A saúde tem cura
Geral
08.07.2013
ESTUDANTES, RECÉM-FORMADOS E VETERANOS REVELAM DESCONTENTAMENTO E APONTAM ESTRUTURAÇÃO DA REDE PÚBLICA E CRIAÇÃO DE UMA CARREIRA MÉDICA COMO SAÍDAS PARA A CRISE; ESTADO INCORPOROU 1.180 MÉDICOS DESDE 2009
O médico residente Kerginaldo Jácome, 25, iniciava mais um plantão no setor de politrauma do Hospital Monsenhor Walfredo Gurgel, na quarta-feira passada, quando recebeu o primeiro paciente do dia. Era um homem, com pouco mais de 30 anos, vítima de um acidente de moto, e com fratura exposta da tíbia esquerda. O osso rasgou músculos e pele. Um espetáculo sangrento, menos para Kerginaldo. Ele sempre sonhou em trabalhar em situações de urgência como aquela. Muito embora, a precária infraestrutura atual do sistema público de saúde potiguar o faça querer, a cada dia, adotar um consultório próprio.
Ele foi um dos 301 profissionais a receber o registro do Conselho Regional de Medicina (CRM) no Rio Grande do Norte em 2012. É formado pela Universidade Potiguar (UNP), que desde 2006 oferece duas turmas de medicina. Nos últimos cinco anos, de acordo com o CRM, cresceu em 42% o número de registros. Em 2009, foram referendados 211 novos profissionais. Até esta semana, 188 profissionais obtiveram registros na entidade em 2013.
Kerginaldo Jácome espera montar em Natal um consultório particular especializado em urologia. A posição dele não é um fato isolado. Outros alunos de medicina e residentes ouvidos pelo NOVO JORNAL também reclamam da falta de estrutura das unidades públicas e da ausência de uma carreira profissional para o setor. O eco deste posicionamento pode ser visto no déficit de profissionais que prestam serviço no interior do estado.

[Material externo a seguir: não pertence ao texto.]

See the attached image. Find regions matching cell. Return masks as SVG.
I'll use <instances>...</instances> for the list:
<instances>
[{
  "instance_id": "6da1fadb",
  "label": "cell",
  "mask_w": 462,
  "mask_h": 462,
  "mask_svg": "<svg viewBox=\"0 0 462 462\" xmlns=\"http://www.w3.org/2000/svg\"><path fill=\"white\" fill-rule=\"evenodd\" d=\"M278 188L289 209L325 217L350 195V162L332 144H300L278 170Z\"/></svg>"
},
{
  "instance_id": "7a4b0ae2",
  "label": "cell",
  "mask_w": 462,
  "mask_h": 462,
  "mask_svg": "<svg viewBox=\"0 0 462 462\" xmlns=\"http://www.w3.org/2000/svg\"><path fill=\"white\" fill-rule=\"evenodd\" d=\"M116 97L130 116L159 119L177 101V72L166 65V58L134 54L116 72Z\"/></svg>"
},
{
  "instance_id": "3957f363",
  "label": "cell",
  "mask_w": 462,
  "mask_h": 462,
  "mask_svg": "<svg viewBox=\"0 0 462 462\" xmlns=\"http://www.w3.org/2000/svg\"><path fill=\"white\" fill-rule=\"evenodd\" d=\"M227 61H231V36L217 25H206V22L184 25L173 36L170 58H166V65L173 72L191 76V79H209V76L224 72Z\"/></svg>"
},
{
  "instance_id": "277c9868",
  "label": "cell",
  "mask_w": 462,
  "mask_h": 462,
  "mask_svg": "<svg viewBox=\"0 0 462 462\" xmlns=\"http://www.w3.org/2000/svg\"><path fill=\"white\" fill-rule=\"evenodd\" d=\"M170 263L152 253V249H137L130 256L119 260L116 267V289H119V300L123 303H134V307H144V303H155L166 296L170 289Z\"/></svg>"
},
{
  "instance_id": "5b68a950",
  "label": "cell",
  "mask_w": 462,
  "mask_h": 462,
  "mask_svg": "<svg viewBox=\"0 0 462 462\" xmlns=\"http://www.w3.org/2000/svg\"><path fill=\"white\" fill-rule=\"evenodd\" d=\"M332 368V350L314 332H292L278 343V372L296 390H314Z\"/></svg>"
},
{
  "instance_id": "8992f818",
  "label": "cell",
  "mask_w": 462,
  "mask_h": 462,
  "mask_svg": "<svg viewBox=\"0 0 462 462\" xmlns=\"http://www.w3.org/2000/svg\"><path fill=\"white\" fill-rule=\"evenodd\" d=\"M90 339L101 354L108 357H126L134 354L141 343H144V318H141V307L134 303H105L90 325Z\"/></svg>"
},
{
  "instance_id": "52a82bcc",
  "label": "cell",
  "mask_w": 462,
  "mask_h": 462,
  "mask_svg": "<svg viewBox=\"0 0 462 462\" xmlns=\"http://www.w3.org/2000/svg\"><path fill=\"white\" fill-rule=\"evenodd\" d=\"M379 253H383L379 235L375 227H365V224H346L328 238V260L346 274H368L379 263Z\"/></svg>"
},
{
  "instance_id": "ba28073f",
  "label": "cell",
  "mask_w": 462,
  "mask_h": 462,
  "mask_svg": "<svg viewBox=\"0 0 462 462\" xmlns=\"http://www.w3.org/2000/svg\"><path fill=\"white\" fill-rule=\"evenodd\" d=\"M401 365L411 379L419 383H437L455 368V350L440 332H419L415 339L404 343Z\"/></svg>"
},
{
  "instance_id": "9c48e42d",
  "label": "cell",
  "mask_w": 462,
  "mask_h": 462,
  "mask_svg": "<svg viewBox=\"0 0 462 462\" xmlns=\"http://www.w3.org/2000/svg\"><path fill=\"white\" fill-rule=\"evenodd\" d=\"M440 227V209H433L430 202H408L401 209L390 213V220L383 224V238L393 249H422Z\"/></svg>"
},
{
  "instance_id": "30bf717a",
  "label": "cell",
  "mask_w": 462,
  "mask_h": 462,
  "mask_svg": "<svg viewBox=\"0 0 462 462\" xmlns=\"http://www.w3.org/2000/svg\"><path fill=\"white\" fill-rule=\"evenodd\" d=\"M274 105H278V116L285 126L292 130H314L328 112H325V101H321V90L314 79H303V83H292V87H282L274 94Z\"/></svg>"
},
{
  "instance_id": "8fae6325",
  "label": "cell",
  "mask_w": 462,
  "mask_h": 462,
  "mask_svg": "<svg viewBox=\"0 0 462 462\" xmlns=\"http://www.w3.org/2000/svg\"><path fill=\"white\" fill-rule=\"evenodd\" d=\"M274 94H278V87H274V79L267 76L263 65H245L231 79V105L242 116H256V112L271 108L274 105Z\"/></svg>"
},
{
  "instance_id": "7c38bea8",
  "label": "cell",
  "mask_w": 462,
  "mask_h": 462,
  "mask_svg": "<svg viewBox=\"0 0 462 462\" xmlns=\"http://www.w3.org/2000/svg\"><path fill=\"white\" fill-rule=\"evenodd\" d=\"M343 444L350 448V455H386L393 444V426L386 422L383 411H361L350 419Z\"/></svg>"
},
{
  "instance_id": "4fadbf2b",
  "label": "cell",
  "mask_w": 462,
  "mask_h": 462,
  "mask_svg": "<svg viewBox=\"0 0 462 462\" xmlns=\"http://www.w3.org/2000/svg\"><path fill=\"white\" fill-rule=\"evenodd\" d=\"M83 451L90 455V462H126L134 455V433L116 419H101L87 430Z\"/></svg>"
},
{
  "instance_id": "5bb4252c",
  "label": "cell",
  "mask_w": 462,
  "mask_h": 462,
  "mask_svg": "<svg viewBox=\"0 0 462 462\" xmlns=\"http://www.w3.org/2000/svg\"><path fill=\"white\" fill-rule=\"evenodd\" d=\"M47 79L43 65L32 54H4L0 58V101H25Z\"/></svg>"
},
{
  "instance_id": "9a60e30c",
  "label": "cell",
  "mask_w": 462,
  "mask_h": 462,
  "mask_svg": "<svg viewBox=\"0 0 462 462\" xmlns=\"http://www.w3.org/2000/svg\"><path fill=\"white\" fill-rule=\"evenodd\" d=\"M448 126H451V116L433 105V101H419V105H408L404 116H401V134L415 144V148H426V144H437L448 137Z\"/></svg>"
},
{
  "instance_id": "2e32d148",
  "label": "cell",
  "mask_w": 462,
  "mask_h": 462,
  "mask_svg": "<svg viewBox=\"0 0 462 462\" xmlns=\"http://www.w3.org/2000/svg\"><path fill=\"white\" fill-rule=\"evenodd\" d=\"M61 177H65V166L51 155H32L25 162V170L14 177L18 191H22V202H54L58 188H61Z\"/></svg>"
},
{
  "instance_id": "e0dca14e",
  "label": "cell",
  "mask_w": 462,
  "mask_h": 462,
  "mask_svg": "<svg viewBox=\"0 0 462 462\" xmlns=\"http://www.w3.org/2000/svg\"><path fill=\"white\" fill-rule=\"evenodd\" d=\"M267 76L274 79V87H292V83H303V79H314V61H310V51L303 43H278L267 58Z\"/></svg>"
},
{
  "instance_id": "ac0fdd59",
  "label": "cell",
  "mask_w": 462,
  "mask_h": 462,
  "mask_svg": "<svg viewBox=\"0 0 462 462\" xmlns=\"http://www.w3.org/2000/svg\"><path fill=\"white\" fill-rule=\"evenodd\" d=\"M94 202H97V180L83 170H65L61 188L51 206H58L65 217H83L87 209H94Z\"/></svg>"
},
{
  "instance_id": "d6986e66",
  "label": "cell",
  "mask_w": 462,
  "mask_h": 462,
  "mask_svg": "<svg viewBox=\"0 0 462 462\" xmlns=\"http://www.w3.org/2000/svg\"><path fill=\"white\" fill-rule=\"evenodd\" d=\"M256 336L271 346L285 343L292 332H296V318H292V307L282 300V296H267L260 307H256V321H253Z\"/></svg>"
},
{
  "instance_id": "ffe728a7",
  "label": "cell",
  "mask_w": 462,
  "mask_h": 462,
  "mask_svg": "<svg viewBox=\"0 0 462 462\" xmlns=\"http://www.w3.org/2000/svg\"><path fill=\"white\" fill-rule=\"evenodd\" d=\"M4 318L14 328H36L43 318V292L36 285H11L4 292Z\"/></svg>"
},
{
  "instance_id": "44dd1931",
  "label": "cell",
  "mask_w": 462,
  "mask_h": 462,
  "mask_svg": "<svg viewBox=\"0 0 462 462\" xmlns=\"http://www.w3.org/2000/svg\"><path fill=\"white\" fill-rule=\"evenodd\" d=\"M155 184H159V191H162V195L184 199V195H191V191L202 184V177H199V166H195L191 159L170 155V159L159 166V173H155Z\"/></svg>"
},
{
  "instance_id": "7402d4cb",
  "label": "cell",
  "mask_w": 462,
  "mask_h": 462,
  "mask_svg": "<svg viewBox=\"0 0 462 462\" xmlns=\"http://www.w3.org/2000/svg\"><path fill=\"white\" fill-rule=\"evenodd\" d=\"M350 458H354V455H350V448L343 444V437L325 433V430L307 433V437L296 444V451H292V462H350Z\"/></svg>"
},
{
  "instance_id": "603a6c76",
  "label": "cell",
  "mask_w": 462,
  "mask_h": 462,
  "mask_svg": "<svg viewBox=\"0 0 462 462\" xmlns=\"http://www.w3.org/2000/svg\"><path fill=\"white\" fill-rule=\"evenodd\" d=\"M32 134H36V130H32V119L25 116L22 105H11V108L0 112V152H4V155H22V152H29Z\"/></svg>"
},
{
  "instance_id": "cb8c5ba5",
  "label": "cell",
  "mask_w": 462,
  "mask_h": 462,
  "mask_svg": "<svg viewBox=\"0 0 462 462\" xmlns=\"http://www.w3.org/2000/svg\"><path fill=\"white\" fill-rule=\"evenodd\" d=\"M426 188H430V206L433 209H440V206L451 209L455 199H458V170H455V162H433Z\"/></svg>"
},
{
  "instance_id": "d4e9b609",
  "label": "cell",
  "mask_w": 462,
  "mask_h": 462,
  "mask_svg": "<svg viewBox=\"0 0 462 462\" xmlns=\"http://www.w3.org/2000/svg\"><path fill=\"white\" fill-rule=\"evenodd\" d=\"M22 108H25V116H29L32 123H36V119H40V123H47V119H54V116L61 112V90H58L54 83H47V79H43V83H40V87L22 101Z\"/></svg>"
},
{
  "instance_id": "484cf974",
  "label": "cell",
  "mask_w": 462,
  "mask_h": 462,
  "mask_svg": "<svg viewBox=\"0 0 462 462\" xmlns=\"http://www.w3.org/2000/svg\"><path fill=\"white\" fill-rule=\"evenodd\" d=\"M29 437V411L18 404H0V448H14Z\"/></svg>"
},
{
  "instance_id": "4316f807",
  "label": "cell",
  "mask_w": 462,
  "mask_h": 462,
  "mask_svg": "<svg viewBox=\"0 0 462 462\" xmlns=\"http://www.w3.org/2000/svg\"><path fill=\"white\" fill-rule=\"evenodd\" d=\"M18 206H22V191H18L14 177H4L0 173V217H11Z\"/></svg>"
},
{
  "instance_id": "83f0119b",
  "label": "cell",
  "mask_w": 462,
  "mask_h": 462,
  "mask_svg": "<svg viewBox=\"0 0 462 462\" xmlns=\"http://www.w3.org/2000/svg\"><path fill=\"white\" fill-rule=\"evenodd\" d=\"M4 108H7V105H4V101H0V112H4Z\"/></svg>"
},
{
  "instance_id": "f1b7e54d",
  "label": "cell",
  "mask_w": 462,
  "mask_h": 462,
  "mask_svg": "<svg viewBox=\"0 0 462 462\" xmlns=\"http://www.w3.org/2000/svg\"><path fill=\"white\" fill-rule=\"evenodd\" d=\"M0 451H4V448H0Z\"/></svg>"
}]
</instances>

Natal concentra hoje 74,09% (3.411) dos médicos potiguares, contra 25,01% (1.193) dos demais municípios, segundo o Conselho Federal de Medicina (CFM). A diferença é responsável pela baixa proporção entre médico e população. O Rio Grande do Norte tem 1,43 para cada grupo de mil pessoas. Na capital, por outro lado, a taxa sobe de 4,21. Mais que o dobro do recomendado pela Organização Mundial da Saúde (OMS), de dois médicos por grupo de mil habitantes.
Hoje, a Secretaria Estadual de Saúde (Sesap) possui 1.627 profissionais atuando. Com isso, a proporção entre médicos e habitantes cai ainda mais. A taxa fica em 0,6 médico a cada grupo de mil pessoas. O contracheque de um clínico é de R$ 4.761,00 para 40h e R$ 2.380,50 para 20h. O valor também é insuficiente para atrair novos profissionais, considera o jovem médico. “Hoje, eu não quero o serviço público. É necessária uma carreira, com progressão salarial e excelentes condições de trabalho para que eu seja atraído”, disse.
A UNP é hoje a maior formadora anual de médicos no Estado. A média de formandos deve ser de 120 pessoas todos os anos. As duas primeiras turmas foram graduadas ano passado. Até a abertura do curso, em 2006, a única faculdade de medicina potiguar era a da Universidade Federal do Rio Grande do Norte (UFRN).
PSF
A média da unidade pública é de 93 novos médicos a cada ano. São duas turmas formadas a cada semestre. Em 2012, foram 50 pessoas diplomadas em junho e outras 44 em dezembro. Em junho passado, foram formados outros 50 profissionais.
Para a coordenadora do curso de medicina, Elaine Lira, não existe qualquer preconceito dos alunos com relação ao serviço público. “Alguns até pedem para se formar antes do tempo para trabalhar em municípios do interior”, disse. Ela faz referência às cidades que fazem contratos temporários para abastecer as unidades do Programa Saúde na Família (PSF). Algumas prefeituras chegam a pagar até R$ 10 mil mensais por médico.
A grade curricular de medicina da UFRN, por sinal, passou por uma reforma em 2002. Foram incluídas disciplinas que mostram o funcionamento de programas como o Programa Saúde da Família e da atuação profissional no sistema público. Logo nos primeiros semestres, os alunos passam a acompanhar os serviços das unidades públicas de saúde. “O aluno sai da faculdade sabendo o que vai encontrar. Não acredito que exista preconceito em trabalhar para o governo”, completou.